今しがたの思考を肯定するようなその光景に、俺は馬車から飛び降りた。
「カルラ!」
「オルド!」
俺はアデライドから譲り受けた剣を抜き放つ。
戦いなんて苦手な分野だ。それでも頭のどこかで、俺はいくつも考える。
「……すぐに、アペンドック邸へ戻る!」
そこかしこで、民たちの悲鳴が響く。何人かの冒険者が、住民たちを守るために駆け回っているのが見える。

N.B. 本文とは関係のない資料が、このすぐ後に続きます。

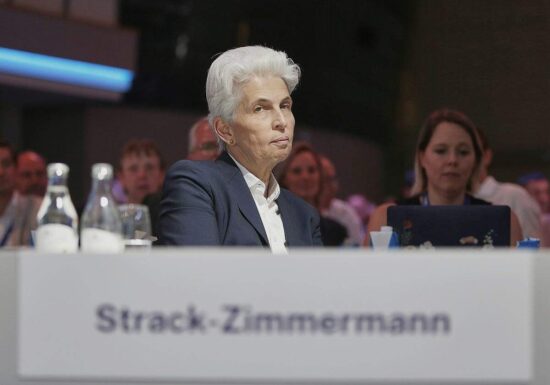Paukenschlag auf FDP-Parteitag: Strack-Zimmermann kandidiert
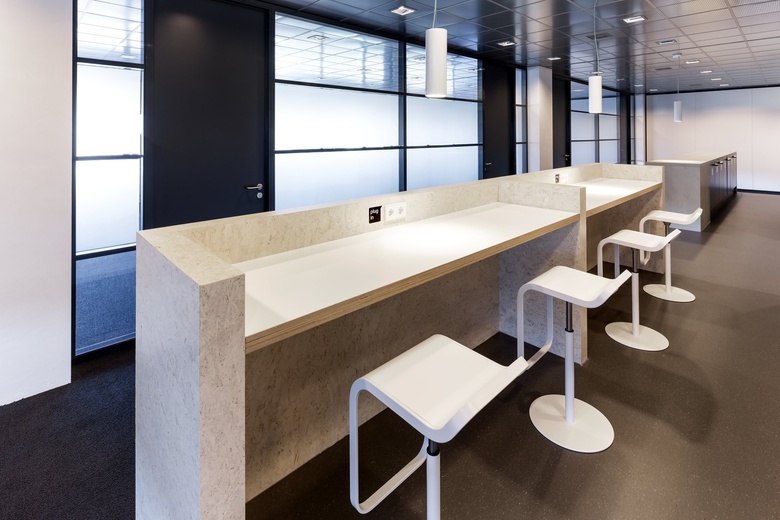 WerkplekaanKlaprozenweg 75 A 1<br/> inAmsterdam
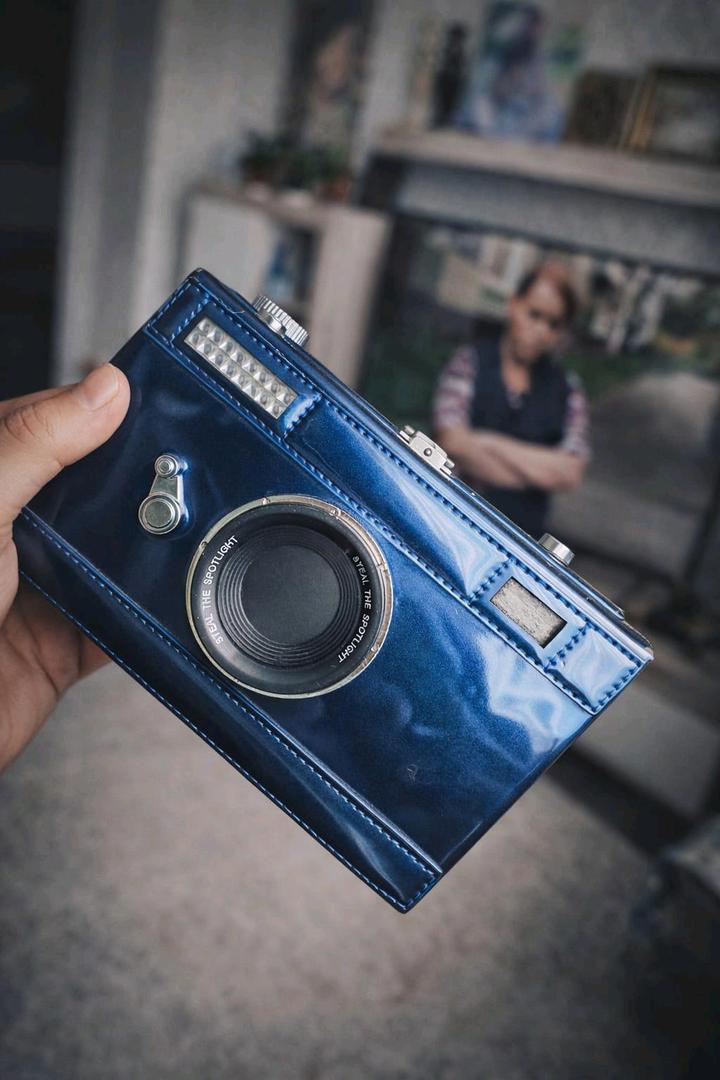 Стильный клатч в форме фотоаппарата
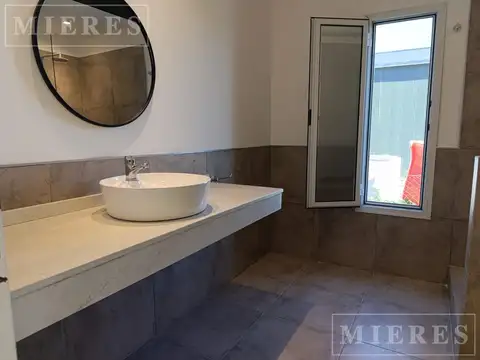 Casa en Alquiler al Noreste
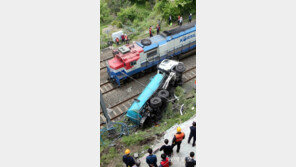 하마터면… 철길로 추락한 20t 탱크로리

街中がこの状況になっているとして。アデライドなら、レティスを守り切ってくれるだろう。ファブリスもきっと大丈夫だ。今一番危ないのは。
「ノエルは今、屋敷にいるんだ」
「……わかった。お前たち、なるべくおおくの民たちを守りながら王城へ避難せよ。おい、お前はすぐに城へ伝令を飛ばせ!」
カルラが指示を出す間にも、亡者の群れが迫りつつあった。ここもやがて、亡者たちに飲み込まれるだろう。
「我らが剣にかけて、必ず」
若草騎士団の面々が、駆けていく。俺とカルラは頷き合うと、走り出した。亡者たちが王城へ辿り着く前に、ノエルを保護して避難しなくてはならない。
間に合ってくれ……誰も死なないでくれ。そんな願いを。誰に祈ればいいのかわからない思いを胸に、俺は石畳を蹴っていた。
レティスの側にいてやれない自分を呪いながらも、ノエルを見捨てることはできない。どうか、無事で。お前に何かあれば、俺は……ランドルを絶対に許さない。